Hey, I did that last year. I finished the challenge, but not the story. I posted the story on an online forum and I still feel guilty about bailing on my readers. I don't think I'll post stories in future so I won't feel bad when I don't finish them.


----------



## Steve (Oct 2, 2011)

Good luck!  I think I'm going to sit this one out, but I'll keep an eye on your progress.  Please keep us posted!


----------



## granfire (Oct 3, 2011)

Monroe said:


> Hey, I did that last year. I finished the challenge, but not the story. I posted the story on an online forum and I still feel guilty about bailing on my readers. I don't think I'll post stories in future so I won't feel bad when I don't finish them.



LOL, it's a cliff hanger!

You can still finish it! maybe this year? :lol:

I think I might try a sequel to last year's story. Through I don't want it t be 'one year later...but it will be hard to imagine springtime weather when it's stormy and rainy outside.


----------



## Monroe (Oct 3, 2011)

granfire said:


> LOL, it's a cliff hanger!
> 
> You can still finish it! maybe this year? :lol:
> 
> I think I might try a sequel to last year's story. Through I don't want it t be 'one year later...but it will be hard to imagine springtime weather when it's stormy and rainy outside.



I enjoy writing, I just don't like the heavy lifting with the endings. Why do I have to tie up loose ends?  hehe

I'd much rather be imagining nice Spring weather while writing during the fall.  I wouldn't have any suggestions about sequels. I've finshed a grand total of 2 stories. *grimace* I wasn't going to push my luck opening them back up.


----------



## granfire (Oct 3, 2011)

hahahahha.

It's the story that never ends!


I actually enjoyed the characters as they developed. Maybe they have another cool adventure.

It was kind of weird. I was eager to find out what was going to happen, though I wrote it myself and could have just as easily sat on the couch just imagining it. 

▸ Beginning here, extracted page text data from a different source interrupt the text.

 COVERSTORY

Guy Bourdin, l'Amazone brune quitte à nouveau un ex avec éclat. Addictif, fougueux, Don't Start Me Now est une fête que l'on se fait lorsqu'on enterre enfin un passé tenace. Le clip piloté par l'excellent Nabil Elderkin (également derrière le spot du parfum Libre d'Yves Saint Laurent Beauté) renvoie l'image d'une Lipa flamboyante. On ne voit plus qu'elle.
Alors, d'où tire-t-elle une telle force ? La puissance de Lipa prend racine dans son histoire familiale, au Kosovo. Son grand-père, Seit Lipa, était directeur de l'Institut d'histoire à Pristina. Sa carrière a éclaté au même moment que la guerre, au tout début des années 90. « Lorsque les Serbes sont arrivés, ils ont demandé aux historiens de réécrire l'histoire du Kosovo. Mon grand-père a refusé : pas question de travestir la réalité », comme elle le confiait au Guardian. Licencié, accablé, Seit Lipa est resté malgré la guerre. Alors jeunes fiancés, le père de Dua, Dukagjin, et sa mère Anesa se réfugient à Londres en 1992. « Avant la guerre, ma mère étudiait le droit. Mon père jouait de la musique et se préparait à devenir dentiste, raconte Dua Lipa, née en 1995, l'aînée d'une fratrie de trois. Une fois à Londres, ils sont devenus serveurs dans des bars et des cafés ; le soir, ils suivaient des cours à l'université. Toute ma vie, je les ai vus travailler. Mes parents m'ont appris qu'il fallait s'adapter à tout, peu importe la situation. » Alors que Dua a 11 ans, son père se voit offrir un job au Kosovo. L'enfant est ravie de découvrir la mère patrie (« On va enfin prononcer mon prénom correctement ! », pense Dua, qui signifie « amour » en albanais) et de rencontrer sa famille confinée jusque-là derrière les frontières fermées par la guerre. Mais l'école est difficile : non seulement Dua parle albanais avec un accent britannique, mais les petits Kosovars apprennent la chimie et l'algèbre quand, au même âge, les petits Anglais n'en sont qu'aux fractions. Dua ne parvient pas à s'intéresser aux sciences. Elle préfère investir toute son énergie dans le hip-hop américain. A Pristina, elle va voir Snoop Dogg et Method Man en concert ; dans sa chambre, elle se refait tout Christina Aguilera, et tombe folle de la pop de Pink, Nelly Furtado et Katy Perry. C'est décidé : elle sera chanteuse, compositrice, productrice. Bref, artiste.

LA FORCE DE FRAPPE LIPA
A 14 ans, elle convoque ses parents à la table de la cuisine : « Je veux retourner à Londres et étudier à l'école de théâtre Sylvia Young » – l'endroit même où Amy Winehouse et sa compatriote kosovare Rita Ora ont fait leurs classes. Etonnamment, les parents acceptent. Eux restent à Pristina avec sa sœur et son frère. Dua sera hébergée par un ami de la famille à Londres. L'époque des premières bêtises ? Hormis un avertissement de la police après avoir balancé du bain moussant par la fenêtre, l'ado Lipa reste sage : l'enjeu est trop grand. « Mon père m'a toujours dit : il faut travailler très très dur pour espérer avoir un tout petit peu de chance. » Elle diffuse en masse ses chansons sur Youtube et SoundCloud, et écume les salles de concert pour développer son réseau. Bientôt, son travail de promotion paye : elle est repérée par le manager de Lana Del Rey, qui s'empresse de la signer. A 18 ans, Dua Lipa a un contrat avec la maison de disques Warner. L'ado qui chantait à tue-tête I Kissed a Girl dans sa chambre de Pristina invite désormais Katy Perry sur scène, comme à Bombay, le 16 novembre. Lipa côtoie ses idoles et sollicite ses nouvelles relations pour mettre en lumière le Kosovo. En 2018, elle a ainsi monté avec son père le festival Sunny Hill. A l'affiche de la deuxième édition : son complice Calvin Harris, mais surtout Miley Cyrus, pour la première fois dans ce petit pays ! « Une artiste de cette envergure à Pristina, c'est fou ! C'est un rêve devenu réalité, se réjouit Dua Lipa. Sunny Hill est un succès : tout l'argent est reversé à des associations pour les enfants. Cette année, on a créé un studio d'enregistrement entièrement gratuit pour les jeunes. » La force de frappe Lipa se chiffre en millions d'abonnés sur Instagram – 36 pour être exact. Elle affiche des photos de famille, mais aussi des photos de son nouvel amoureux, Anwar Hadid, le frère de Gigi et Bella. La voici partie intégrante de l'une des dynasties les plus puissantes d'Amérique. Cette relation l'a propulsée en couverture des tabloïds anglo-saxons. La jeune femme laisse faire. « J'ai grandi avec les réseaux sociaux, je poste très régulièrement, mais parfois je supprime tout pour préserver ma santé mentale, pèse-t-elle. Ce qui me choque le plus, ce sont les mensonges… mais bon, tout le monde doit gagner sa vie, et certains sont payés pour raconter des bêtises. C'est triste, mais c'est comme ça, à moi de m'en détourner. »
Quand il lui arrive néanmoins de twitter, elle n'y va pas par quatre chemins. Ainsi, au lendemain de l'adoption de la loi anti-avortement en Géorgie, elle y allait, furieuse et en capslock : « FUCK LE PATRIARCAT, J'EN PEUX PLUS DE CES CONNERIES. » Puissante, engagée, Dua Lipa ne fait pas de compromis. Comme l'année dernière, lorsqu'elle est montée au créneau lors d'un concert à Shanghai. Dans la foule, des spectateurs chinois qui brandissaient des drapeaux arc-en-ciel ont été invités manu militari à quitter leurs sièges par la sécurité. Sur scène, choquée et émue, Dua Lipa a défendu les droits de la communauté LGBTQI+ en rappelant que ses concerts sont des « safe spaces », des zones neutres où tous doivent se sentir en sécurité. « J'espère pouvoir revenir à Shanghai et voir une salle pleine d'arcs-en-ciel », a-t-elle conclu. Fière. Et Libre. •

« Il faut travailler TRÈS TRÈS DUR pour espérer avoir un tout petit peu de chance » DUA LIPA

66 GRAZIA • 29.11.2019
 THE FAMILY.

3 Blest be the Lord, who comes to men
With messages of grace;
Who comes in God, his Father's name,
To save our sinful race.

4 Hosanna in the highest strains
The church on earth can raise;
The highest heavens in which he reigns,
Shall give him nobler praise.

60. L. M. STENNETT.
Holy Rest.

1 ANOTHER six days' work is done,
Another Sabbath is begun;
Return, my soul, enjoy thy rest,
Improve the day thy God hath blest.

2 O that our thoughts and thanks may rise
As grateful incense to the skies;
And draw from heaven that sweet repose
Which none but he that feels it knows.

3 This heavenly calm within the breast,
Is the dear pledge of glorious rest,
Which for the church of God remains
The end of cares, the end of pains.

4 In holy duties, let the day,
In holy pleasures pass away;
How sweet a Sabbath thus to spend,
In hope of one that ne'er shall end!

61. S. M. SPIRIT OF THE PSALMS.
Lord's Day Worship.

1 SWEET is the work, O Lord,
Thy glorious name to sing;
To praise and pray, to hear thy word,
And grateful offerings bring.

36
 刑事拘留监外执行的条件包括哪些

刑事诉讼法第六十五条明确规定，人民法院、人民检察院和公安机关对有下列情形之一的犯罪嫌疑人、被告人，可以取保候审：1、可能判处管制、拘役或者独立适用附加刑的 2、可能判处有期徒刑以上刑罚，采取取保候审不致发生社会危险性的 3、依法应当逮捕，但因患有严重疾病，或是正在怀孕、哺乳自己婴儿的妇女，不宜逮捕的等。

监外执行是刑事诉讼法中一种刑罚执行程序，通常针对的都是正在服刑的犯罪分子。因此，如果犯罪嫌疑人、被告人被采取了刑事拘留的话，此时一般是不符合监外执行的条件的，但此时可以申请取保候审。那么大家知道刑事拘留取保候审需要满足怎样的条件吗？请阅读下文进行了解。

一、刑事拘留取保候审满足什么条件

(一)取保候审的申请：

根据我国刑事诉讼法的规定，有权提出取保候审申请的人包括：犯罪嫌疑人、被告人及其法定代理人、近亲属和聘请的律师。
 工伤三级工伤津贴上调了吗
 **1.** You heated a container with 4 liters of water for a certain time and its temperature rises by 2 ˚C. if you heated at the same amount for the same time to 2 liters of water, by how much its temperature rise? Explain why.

It was certainly different from the stories that were finished in my head that I am struggling to write down, since I am already near the end on them....


----------



## Monroe (Oct 3, 2011)

granfire said:


> hahahahha.
> 
> It's the story that never ends!
> 
> ...



I found writing less effort posting online with readers giving reviews/critiques. I guess I have fun developing the characters and creating the world. But once I've gotten that down, I'm ready to start making a new plot, new world, new characters. I'm just not very disciplined.


----------



## granfire (Oct 31, 2011)

It starts tomorrow!

ready
Set
WRITE!

:lol:


----------



## granfire (Nov 28, 2011)

oh man, my math is off.

I am looking all excited at my word count and think 'yeah, 6k to go, that's a breeze' then I realize, i am _thirtyfour_ K, not 44...
16k to go, 3 days to do it in...

and I got the ending... just no climax yet...


----------



## granfire (Dec 1, 2011)

Fair warning! I got my 50k words in, just under the wire and in spite of Open Office cheating me out of about 2000 words, give or take. 

Should have read the post about that on the Nano forum, could have saved myself some trouble...

The story is against all expectation not quiet finished, though I have now a really crappy part to work over if I ever get around to edit it.


----------